Fig. 7: XL44 dually targets hRpn13 and PCLAF.

a Immunoblots of hRpn13 from 640 nM hRpn13 incubated without or with 30 nM commercial 26 S proteasome at 37 °C for 10 min. b, e Immunoblots of hRpn13 b, PCLAF b, RRM2 e, and β-actin b, e from lysates of RPMI 8226 cells pre-treated for 2 h with 100 nM proteasome inhibitor carfilzomib (CZ), 1 μM UAE inhibitor MLN7243 (UAEi) or 1 μM NAE inhibitor MLN4924 (NAEi), followed by 22 h treatment with 20 μM XL44 or DMSO. c Schematic representation of hRpn13 proteolysis (displayed as scissors) by proteasomes to generate hRpn13^Pru and its clearance by XL44. XL44-induced depletion of hRpn13^Pru requires UAE and proteasome activity, with hRpn13^Pru proteolysis followed by ubiquitin-dependent degradation. hRpn13 domains and intrinsically disordered regions are represented by purple circles and black lines, respectively. d Schematic representation of degradation of PCLAF and RRM2 by proteasomes, as accelerated by XL44. Intrinsically disordered region (bold line), domain (black oval), and KEN box (yellow) are displayed, respectively. f Lysates immunoprobed for PCLAF and β-actin from HCT116 cells transfected with 1 μg empty vector (control), HA-PCLAF or HA-PCLAF (AA, with K78A and E79A substitutions), followed 48 h later by treatment with 20 μM XL44 or DMSO for 24 h. g Cell metabolism measured by an MTT assay for HCT116 WT or trRpn13 cells transfected with 50 nM scramble or PCLAF siRNA for 48 h, followed by 24 h treatment with 20 μM XL44 or DMSO (vehicle control).

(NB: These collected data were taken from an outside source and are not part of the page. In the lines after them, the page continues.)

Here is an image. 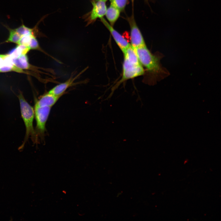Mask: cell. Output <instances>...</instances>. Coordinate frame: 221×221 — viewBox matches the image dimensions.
<instances>
[{"label": "cell", "instance_id": "ba28073f", "mask_svg": "<svg viewBox=\"0 0 221 221\" xmlns=\"http://www.w3.org/2000/svg\"><path fill=\"white\" fill-rule=\"evenodd\" d=\"M11 71L25 73L23 70L15 66L12 62V59L7 54L6 57L0 62V72Z\"/></svg>", "mask_w": 221, "mask_h": 221}, {"label": "cell", "instance_id": "30bf717a", "mask_svg": "<svg viewBox=\"0 0 221 221\" xmlns=\"http://www.w3.org/2000/svg\"><path fill=\"white\" fill-rule=\"evenodd\" d=\"M75 78H71L64 83H60L50 90L48 93L54 95L61 96L70 86L72 84Z\"/></svg>", "mask_w": 221, "mask_h": 221}, {"label": "cell", "instance_id": "5bb4252c", "mask_svg": "<svg viewBox=\"0 0 221 221\" xmlns=\"http://www.w3.org/2000/svg\"><path fill=\"white\" fill-rule=\"evenodd\" d=\"M4 26L8 30L9 33V37L5 42H11L18 44L21 36L17 33L14 29L10 28L8 25H4Z\"/></svg>", "mask_w": 221, "mask_h": 221}, {"label": "cell", "instance_id": "277c9868", "mask_svg": "<svg viewBox=\"0 0 221 221\" xmlns=\"http://www.w3.org/2000/svg\"><path fill=\"white\" fill-rule=\"evenodd\" d=\"M144 70L140 62H136L124 58L123 73L121 82L142 75Z\"/></svg>", "mask_w": 221, "mask_h": 221}, {"label": "cell", "instance_id": "9a60e30c", "mask_svg": "<svg viewBox=\"0 0 221 221\" xmlns=\"http://www.w3.org/2000/svg\"><path fill=\"white\" fill-rule=\"evenodd\" d=\"M128 0H111V4L120 11L123 10L127 3Z\"/></svg>", "mask_w": 221, "mask_h": 221}, {"label": "cell", "instance_id": "ac0fdd59", "mask_svg": "<svg viewBox=\"0 0 221 221\" xmlns=\"http://www.w3.org/2000/svg\"><path fill=\"white\" fill-rule=\"evenodd\" d=\"M134 0H131L132 2H134Z\"/></svg>", "mask_w": 221, "mask_h": 221}, {"label": "cell", "instance_id": "7c38bea8", "mask_svg": "<svg viewBox=\"0 0 221 221\" xmlns=\"http://www.w3.org/2000/svg\"><path fill=\"white\" fill-rule=\"evenodd\" d=\"M12 61L15 66L22 70L29 69L31 67L26 54H22L16 58L12 59Z\"/></svg>", "mask_w": 221, "mask_h": 221}, {"label": "cell", "instance_id": "2e32d148", "mask_svg": "<svg viewBox=\"0 0 221 221\" xmlns=\"http://www.w3.org/2000/svg\"><path fill=\"white\" fill-rule=\"evenodd\" d=\"M28 47L30 49H40V46L36 37H33L28 46Z\"/></svg>", "mask_w": 221, "mask_h": 221}, {"label": "cell", "instance_id": "e0dca14e", "mask_svg": "<svg viewBox=\"0 0 221 221\" xmlns=\"http://www.w3.org/2000/svg\"><path fill=\"white\" fill-rule=\"evenodd\" d=\"M6 54H0V62L2 61L6 56Z\"/></svg>", "mask_w": 221, "mask_h": 221}, {"label": "cell", "instance_id": "7a4b0ae2", "mask_svg": "<svg viewBox=\"0 0 221 221\" xmlns=\"http://www.w3.org/2000/svg\"><path fill=\"white\" fill-rule=\"evenodd\" d=\"M18 97L19 100L21 115L26 129L24 139L19 149H22L29 138L34 143L37 142V135L33 126V121L34 116V110L26 101L23 94L20 92Z\"/></svg>", "mask_w": 221, "mask_h": 221}, {"label": "cell", "instance_id": "3957f363", "mask_svg": "<svg viewBox=\"0 0 221 221\" xmlns=\"http://www.w3.org/2000/svg\"><path fill=\"white\" fill-rule=\"evenodd\" d=\"M107 0H91V10L84 15L83 18L87 23V26L93 23L98 18L101 19L105 15Z\"/></svg>", "mask_w": 221, "mask_h": 221}, {"label": "cell", "instance_id": "5b68a950", "mask_svg": "<svg viewBox=\"0 0 221 221\" xmlns=\"http://www.w3.org/2000/svg\"><path fill=\"white\" fill-rule=\"evenodd\" d=\"M51 107H39L35 105L34 111L36 121L37 134L43 136L45 129L46 123L49 114Z\"/></svg>", "mask_w": 221, "mask_h": 221}, {"label": "cell", "instance_id": "9c48e42d", "mask_svg": "<svg viewBox=\"0 0 221 221\" xmlns=\"http://www.w3.org/2000/svg\"><path fill=\"white\" fill-rule=\"evenodd\" d=\"M60 97L48 92L42 96L39 99L37 100L35 105L39 107H51L56 102Z\"/></svg>", "mask_w": 221, "mask_h": 221}, {"label": "cell", "instance_id": "6da1fadb", "mask_svg": "<svg viewBox=\"0 0 221 221\" xmlns=\"http://www.w3.org/2000/svg\"><path fill=\"white\" fill-rule=\"evenodd\" d=\"M134 49L140 63L146 68L149 72L152 84L169 76V71L161 63V60L164 57L162 53L157 52L153 54L146 45Z\"/></svg>", "mask_w": 221, "mask_h": 221}, {"label": "cell", "instance_id": "4fadbf2b", "mask_svg": "<svg viewBox=\"0 0 221 221\" xmlns=\"http://www.w3.org/2000/svg\"><path fill=\"white\" fill-rule=\"evenodd\" d=\"M30 50L28 47L24 45H18L11 50L8 54L12 59H15L22 54H26Z\"/></svg>", "mask_w": 221, "mask_h": 221}, {"label": "cell", "instance_id": "8992f818", "mask_svg": "<svg viewBox=\"0 0 221 221\" xmlns=\"http://www.w3.org/2000/svg\"><path fill=\"white\" fill-rule=\"evenodd\" d=\"M130 28L131 47L134 49L146 46L142 34L138 26L133 15L128 19Z\"/></svg>", "mask_w": 221, "mask_h": 221}, {"label": "cell", "instance_id": "52a82bcc", "mask_svg": "<svg viewBox=\"0 0 221 221\" xmlns=\"http://www.w3.org/2000/svg\"><path fill=\"white\" fill-rule=\"evenodd\" d=\"M102 22L109 30L116 44L123 52L130 45L128 41L103 17Z\"/></svg>", "mask_w": 221, "mask_h": 221}, {"label": "cell", "instance_id": "8fae6325", "mask_svg": "<svg viewBox=\"0 0 221 221\" xmlns=\"http://www.w3.org/2000/svg\"><path fill=\"white\" fill-rule=\"evenodd\" d=\"M120 13L118 9L111 5L107 8L105 15L112 26H113L119 18Z\"/></svg>", "mask_w": 221, "mask_h": 221}]
</instances>
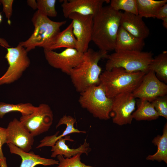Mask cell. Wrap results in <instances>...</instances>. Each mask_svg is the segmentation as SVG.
<instances>
[{
    "instance_id": "obj_1",
    "label": "cell",
    "mask_w": 167,
    "mask_h": 167,
    "mask_svg": "<svg viewBox=\"0 0 167 167\" xmlns=\"http://www.w3.org/2000/svg\"><path fill=\"white\" fill-rule=\"evenodd\" d=\"M121 15L109 5L103 6L93 16L92 41L99 50H114Z\"/></svg>"
},
{
    "instance_id": "obj_2",
    "label": "cell",
    "mask_w": 167,
    "mask_h": 167,
    "mask_svg": "<svg viewBox=\"0 0 167 167\" xmlns=\"http://www.w3.org/2000/svg\"><path fill=\"white\" fill-rule=\"evenodd\" d=\"M108 55L106 52L92 49L84 53L82 62L72 69L69 75L77 92L81 93L89 87L99 84L102 69L98 63L102 59H107Z\"/></svg>"
},
{
    "instance_id": "obj_3",
    "label": "cell",
    "mask_w": 167,
    "mask_h": 167,
    "mask_svg": "<svg viewBox=\"0 0 167 167\" xmlns=\"http://www.w3.org/2000/svg\"><path fill=\"white\" fill-rule=\"evenodd\" d=\"M146 73L128 72L122 68L114 67L101 73L99 84L104 88L107 96L113 98L122 93L133 92Z\"/></svg>"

Data represent mean ± SD of n = 6 biological replicates. ****P < 0.0001; **P < 0.004; P (WT Scramble vs. WT PCLAF) = 0.0018; P (WT Scramble vs. trRpn13 Scramble) = 0.0029; P (trRpn13 Scramble vs. trRpn13 PCLAF) = 0.0031; P (WT Scramble vs. trRpn13 PCLAF) < 0.0001; ‘one-way ANOVA’ (Tukey’s multiple comparisons test) in GraphPad Prism9. Viability is calculated as (λ₅₇₀)_sample/(λ₅₇₀)_control*100 (%). The experiments in 7a, 7b, 7e and 7 f were performed twice. Source data are provided as a Source Data file.